(Beginning of Input data)

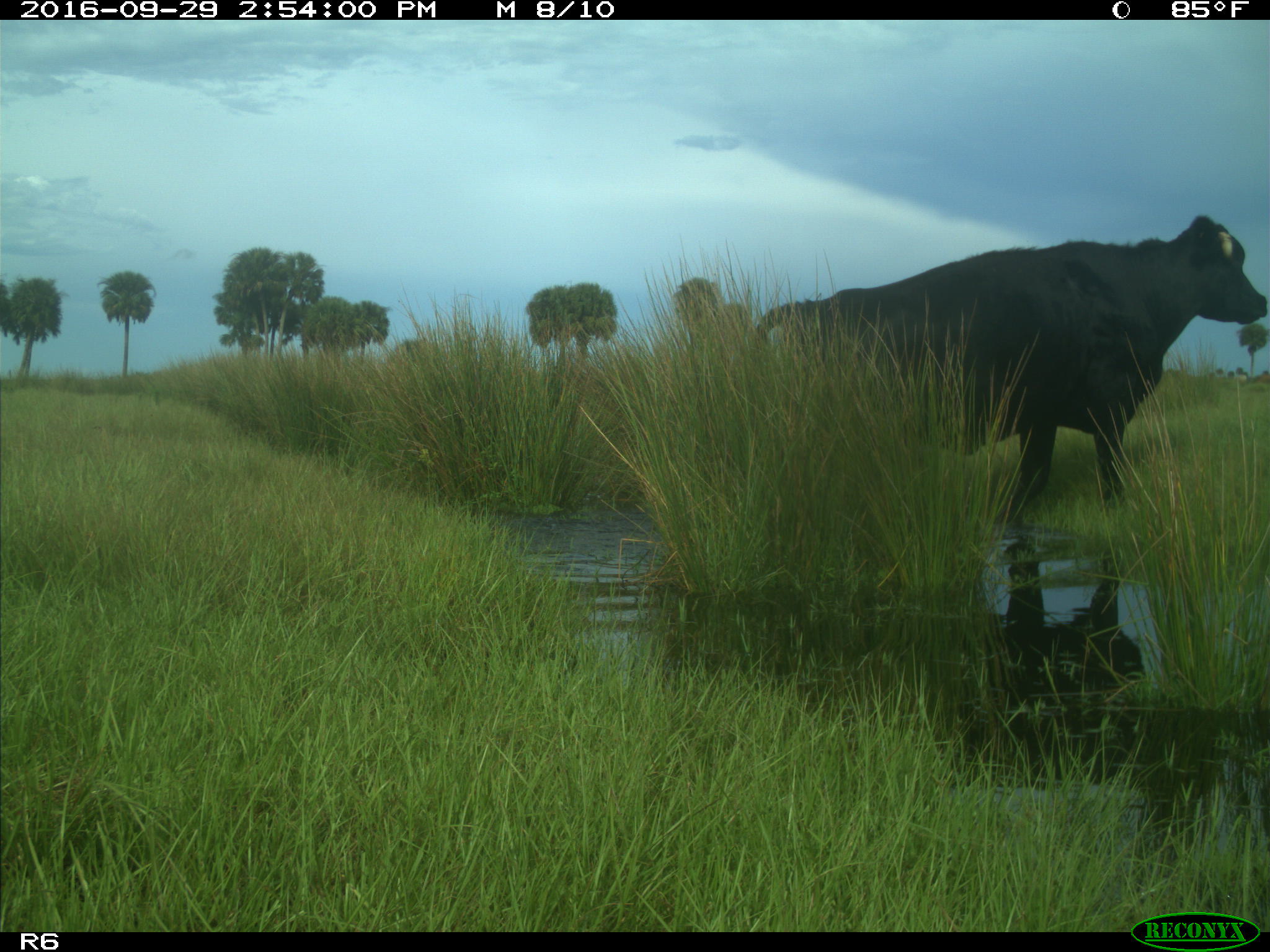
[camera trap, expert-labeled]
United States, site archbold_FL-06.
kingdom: Animalia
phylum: Chordata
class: Mammalia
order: Artiodactyla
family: Bovidae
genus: Bos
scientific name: Bos taurus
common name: domestic cow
Bos taurus (domestic cow).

(End of Input data)

## Action item
No images belong in the copy. Transcribe every record exactly.

## Result of this task
[camera trap, expert-labeled]
United States, site archbold_FL-06.
kingdom: Animalia
phylum: Chordata
class: Mammalia
order: Artiodactyla
family: Bovidae
genus: Bos
scientific name: Bos taurus
common name: domestic cow
Bos taurus (domestic cow).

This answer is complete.